+++ DATASET +++

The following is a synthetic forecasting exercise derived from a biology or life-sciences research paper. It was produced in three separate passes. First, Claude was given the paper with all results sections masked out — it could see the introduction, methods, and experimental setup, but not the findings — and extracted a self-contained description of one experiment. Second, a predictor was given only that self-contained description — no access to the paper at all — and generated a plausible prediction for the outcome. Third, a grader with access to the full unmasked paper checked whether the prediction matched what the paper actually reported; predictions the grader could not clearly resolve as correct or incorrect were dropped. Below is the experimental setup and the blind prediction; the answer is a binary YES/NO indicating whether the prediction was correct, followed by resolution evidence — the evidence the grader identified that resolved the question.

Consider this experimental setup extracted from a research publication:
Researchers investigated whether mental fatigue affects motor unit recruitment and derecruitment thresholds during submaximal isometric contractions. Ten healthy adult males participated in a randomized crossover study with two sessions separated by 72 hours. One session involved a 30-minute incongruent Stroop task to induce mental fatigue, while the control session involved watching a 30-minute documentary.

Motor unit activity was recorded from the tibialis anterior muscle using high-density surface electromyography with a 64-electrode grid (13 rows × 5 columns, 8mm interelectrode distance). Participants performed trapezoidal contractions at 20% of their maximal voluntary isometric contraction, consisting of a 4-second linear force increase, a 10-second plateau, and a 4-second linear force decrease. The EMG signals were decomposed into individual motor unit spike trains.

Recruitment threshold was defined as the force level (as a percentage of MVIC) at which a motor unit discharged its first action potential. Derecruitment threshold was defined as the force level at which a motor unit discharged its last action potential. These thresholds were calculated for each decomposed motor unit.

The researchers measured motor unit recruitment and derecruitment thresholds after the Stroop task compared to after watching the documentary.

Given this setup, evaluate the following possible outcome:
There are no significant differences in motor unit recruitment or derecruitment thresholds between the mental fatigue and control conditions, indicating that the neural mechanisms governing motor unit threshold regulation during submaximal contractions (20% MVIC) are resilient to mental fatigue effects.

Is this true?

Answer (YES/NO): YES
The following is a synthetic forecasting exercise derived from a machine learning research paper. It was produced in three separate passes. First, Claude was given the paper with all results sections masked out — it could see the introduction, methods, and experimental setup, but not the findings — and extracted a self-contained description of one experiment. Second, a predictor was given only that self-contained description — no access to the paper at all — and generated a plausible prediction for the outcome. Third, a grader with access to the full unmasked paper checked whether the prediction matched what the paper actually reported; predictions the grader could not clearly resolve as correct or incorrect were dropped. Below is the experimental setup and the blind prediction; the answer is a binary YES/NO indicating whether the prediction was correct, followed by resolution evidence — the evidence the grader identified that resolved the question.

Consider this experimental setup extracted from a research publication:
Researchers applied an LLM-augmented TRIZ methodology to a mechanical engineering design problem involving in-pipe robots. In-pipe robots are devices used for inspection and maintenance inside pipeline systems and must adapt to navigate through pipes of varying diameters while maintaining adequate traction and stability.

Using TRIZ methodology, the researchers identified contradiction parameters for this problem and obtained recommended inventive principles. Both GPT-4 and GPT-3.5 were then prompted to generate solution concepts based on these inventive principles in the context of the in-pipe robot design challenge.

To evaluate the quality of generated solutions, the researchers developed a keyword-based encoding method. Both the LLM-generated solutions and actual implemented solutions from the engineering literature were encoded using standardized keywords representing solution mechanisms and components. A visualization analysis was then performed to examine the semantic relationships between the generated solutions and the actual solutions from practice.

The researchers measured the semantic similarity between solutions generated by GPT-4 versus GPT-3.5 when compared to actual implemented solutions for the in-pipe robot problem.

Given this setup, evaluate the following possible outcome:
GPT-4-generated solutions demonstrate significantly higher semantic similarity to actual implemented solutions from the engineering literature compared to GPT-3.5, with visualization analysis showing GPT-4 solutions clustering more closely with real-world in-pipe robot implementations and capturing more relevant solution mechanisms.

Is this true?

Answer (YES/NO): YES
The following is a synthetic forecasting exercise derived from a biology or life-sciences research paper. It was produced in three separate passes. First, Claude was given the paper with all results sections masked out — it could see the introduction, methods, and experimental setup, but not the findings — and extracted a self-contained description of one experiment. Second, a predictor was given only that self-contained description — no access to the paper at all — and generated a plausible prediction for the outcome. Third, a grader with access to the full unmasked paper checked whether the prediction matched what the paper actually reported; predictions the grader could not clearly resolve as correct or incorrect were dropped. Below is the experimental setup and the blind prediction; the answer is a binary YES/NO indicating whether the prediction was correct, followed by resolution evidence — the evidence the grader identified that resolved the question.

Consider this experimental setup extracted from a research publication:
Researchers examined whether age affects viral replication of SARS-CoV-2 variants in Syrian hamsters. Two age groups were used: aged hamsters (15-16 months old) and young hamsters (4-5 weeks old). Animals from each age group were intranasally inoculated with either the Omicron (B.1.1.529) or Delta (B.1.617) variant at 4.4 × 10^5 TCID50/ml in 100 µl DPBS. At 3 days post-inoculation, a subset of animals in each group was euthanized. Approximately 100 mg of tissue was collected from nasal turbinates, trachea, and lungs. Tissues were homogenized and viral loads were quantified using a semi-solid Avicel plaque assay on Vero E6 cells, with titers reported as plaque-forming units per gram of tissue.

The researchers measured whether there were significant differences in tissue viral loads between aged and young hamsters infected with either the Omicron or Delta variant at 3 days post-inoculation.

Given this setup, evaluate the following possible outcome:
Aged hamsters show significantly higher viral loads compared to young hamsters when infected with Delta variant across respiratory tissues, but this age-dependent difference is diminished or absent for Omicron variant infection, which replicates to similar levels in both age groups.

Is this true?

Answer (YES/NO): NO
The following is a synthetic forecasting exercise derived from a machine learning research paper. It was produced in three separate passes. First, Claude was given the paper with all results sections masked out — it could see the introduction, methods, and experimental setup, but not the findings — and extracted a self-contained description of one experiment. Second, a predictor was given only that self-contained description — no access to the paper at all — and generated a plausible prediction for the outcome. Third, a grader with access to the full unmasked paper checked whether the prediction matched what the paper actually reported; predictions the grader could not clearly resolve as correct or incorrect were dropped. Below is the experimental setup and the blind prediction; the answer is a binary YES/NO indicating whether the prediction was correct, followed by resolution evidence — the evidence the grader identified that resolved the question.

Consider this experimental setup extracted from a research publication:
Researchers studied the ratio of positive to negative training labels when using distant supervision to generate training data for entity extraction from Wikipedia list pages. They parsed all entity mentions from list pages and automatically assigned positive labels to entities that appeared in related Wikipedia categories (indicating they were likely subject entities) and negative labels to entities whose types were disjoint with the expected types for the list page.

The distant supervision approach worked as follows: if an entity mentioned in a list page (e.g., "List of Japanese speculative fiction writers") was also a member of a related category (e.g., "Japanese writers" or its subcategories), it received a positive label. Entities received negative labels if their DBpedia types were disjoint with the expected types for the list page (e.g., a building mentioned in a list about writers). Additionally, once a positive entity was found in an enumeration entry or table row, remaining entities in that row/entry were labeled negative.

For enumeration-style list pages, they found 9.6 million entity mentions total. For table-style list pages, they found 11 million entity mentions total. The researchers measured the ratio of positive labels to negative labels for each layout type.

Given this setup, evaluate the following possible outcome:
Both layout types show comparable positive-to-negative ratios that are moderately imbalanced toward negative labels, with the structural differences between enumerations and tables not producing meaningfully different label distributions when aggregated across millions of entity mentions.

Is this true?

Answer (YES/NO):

+++

● PROBLEM STATEMENT
Your answer should consist only of the lines above between the line holding "Motor unit activity" and the line holding "The researchers measured motor", inclusive, each transcribed exactly.

● SOLUTION TO THIS EXERCISE
Motor unit activity was recorded from the tibialis anterior muscle using high-density surface electromyography with a 64-electrode grid (13 rows × 5 columns, 8mm interelectrode distance). Participants performed trapezoidal contractions at 20% of their maximal voluntary isometric contraction, consisting of a 4-second linear force increase, a 10-second plateau, and a 4-second linear force decrease. The EMG signals were decomposed into individual motor unit spike trains.

Recruitment threshold was defined as the force level (as a percentage of MVIC) at which a motor unit discharged its first action potential. Derecruitment threshold was defined as the force level at which a motor unit discharged its last action potential. These thresholds were calculated for each decomposed motor unit.

The researchers measured motor unit recruitment and derecruitment thresholds after the Stroop task compared to after watching the documentary.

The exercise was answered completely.